Open MPI logo

Open MPI Development Mailing List Archives

  |   Home   |   Support   |   FAQ   |   all Development mailing list

From: Jeff Squyres (jsquyres_at_[hidden])
Date: 2007-07-31 17:54:31


Short version:
--------------

The modular wireup code on /tmp/jms-modular-wireup seems to be
working. Can people give it a whirl before I bring it back to the
trunk? The more esoteric your hardware setup, the better.

Longer version:
---------------

I think that I have completed round 1 of the modular wireup work in /
tmp/jms-modular-wireup, meaning that all the wireup code has been
moved out of btl_openib_endpoint.* and into connect/*. The
endpoint.c file now simply calls the connect interface through a
function pointer (allowing the choice of the current RML-based wireup
or the RDMA CM).

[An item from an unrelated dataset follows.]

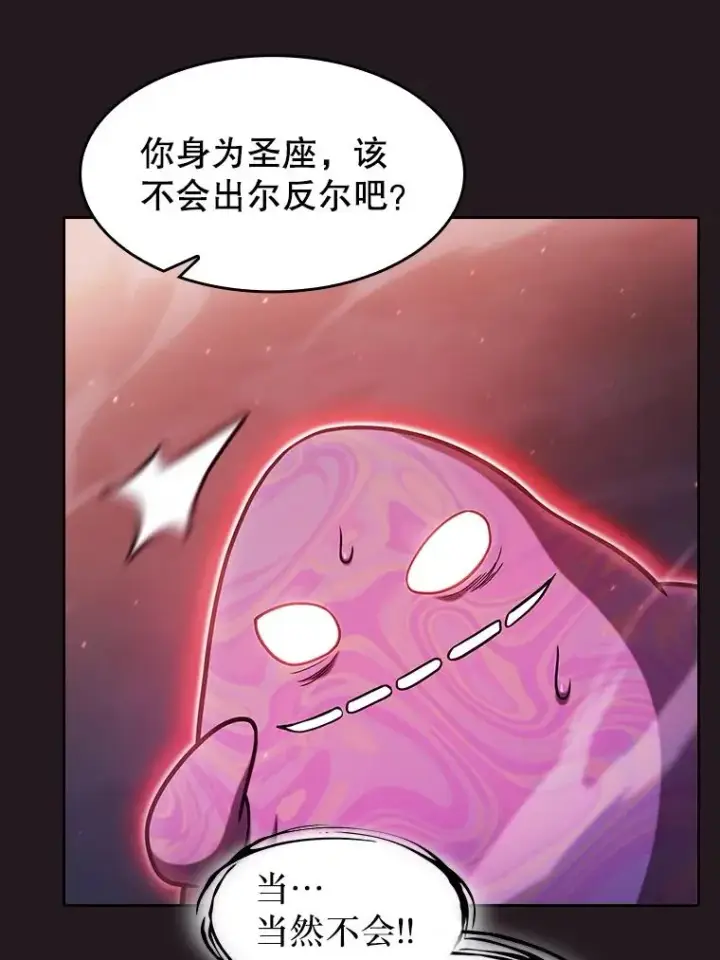 《从地狱归来的圣座》157.S级地下城图12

The selected connect "module" will call back to the
openib endpoint for two things:

1. post receive buffers on a locally-created-but-not-yet-connected qp
2. when the qp is fully connected and ready to be used

This cleaned up the endpoint.* code a *lot*. I also simplified the
RML connection code a bit -- I removed some useless sub-functions, etc.

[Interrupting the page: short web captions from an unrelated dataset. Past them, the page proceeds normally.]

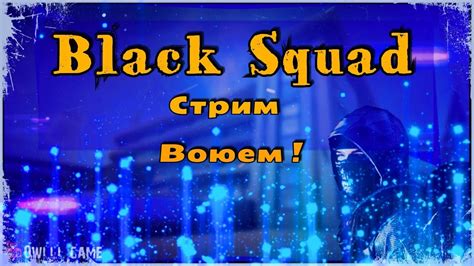 Black Squad Стрим Воюем Youtube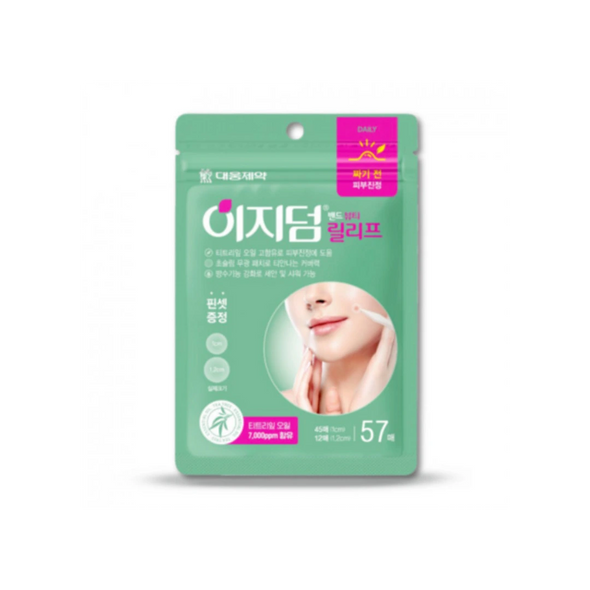 Buy Daewoong Easy Derm Beauty Band Relief Online in Oman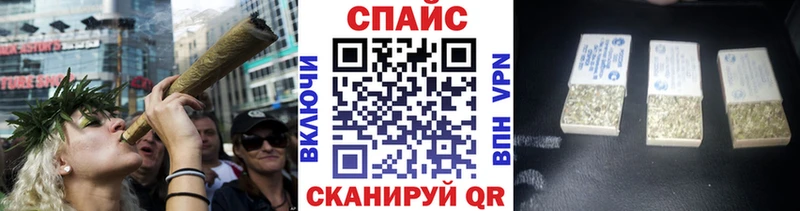 Бутират бутандиол  Подпорожье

I *think* that this new connection code is all working, but per
http://www.open-mpi.org/community/lists/devel/2007/07/2058.php, I'm
seeing other weird failures so I'm a little reluctant to put this
back on the trunk until I know that everything is working properly.
Granted, the failures in the other post sound like pml errors and
this should be a wholly separate issue (we would get different
warnings/errors if the btl failed to connect), but still -- it seems
a little safer to be prudent.

Still to do:

- make the static rate be exchanged and set properly during the RML
wireup
- RDMA CM support (it returns ERR_NOT_IMPLEMENTED right now)

-- 
Jeff Squyres
Cisco Systems